My research interests involve organizational hiring practices and bridging the gap between the way that companies hire people and the best practices from the research literature. My article entitled “Selection Tool Use: A Focus on Personality Testing in Canada, the United States, and Germany” was recently published in Personnel Assessment and Decisions.
One of the unique contributions of this article was uncovering the current hiring practices being used by companies across Canada and the United States. The research team also included faculty member Chet Robie and doctoral student Peter Fisher from the Lazaridis School of Business and Economics as well as Dr. Cornelius König (Universität des Saarlandes, Germany). We found that some of the hiring practices that are not commonly being used by companies are some of the practices with the best research evidence in terms of predicting future job performance (e.g., general mental ability testing, personality testing). We also found that there is a preference for sorting test takers into personality types even though the research literature has provided more compelling evidence in favour of the use of personality traits.

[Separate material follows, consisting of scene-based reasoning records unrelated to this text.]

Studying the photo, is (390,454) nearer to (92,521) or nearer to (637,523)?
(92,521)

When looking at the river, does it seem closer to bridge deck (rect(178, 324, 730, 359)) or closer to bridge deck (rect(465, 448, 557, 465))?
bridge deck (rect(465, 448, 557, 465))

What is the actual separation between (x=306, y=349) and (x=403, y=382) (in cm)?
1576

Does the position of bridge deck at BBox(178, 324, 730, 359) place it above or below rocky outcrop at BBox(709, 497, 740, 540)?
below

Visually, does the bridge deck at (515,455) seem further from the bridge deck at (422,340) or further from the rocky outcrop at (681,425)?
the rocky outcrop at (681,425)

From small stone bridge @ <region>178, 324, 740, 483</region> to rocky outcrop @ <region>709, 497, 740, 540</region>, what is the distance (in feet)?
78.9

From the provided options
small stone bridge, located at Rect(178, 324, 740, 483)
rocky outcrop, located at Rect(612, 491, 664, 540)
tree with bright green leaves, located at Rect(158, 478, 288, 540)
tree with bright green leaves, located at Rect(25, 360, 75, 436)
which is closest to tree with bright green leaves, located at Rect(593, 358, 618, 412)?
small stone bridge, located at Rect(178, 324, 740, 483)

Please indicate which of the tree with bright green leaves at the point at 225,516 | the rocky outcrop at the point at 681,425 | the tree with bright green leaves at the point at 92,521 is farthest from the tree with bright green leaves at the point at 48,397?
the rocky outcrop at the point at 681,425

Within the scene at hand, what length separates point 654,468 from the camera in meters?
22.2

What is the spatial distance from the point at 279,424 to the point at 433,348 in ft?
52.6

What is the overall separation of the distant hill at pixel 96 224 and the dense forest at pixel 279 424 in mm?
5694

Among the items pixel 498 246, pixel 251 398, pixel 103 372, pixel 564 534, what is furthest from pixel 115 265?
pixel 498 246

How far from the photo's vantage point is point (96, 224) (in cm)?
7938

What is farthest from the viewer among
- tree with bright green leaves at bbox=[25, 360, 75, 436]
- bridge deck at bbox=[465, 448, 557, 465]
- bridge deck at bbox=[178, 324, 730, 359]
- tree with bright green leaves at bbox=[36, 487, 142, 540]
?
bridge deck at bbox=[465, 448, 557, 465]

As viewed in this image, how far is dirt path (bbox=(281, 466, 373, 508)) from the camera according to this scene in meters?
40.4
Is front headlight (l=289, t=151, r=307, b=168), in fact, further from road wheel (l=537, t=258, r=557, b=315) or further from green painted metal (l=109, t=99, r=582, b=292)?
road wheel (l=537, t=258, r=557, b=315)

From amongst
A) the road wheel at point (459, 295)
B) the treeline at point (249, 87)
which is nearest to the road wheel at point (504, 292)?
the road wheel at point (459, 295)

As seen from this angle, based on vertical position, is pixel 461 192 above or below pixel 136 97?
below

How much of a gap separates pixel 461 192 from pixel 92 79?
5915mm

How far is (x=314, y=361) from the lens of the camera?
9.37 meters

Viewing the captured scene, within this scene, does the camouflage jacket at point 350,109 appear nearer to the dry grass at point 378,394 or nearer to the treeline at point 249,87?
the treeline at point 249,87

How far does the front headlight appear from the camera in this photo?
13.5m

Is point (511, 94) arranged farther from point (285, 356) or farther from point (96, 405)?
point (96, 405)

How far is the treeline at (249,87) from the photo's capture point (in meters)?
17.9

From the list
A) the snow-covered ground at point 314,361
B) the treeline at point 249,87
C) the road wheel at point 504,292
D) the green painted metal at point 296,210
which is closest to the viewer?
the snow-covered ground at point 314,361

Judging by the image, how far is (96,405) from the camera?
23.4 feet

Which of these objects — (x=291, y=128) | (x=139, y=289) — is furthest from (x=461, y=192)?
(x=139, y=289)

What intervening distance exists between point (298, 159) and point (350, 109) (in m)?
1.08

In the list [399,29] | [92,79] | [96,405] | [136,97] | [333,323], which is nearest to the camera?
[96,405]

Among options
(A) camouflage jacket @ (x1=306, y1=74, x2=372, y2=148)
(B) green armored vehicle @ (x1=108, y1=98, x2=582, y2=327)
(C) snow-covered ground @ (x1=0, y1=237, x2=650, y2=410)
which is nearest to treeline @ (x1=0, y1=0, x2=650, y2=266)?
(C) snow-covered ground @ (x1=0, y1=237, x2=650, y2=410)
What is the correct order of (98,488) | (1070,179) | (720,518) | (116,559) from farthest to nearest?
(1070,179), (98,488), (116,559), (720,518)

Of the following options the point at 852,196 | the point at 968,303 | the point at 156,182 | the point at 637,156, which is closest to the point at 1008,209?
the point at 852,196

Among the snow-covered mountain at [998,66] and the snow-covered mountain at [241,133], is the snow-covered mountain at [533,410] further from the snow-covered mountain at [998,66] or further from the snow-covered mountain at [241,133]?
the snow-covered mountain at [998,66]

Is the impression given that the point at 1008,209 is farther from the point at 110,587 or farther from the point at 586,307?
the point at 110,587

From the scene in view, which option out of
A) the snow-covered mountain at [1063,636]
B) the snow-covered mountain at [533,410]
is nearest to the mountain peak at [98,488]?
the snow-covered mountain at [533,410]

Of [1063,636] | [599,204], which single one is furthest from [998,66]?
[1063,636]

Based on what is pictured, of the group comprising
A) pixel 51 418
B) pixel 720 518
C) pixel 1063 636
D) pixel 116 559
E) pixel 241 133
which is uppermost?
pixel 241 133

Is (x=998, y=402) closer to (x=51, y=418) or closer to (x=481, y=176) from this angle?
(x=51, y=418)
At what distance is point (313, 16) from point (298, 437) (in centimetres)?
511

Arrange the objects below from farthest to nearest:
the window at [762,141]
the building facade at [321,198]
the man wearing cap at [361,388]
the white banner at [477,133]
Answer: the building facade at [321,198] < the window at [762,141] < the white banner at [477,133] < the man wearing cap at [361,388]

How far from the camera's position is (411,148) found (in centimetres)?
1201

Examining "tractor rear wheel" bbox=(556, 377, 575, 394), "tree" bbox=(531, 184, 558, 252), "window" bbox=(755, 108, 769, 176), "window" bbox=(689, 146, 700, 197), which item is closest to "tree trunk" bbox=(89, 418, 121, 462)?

Overall, it appears that a research–practice gap is still prevalent in terms of organizational hiring practices and preferences.
The next step in this research area, funded by a Lazaridis Institute Research Seed Grant, is to specifically address the hiring practices of growth-oriented technology companies in the Waterloo Region as well as the reasons why these companies have decided to use their current hiring practices. This work will continue to add to the research literature while allowing companies that do choose to use evidence-based practices to operate and grow in a successful and scalable manner.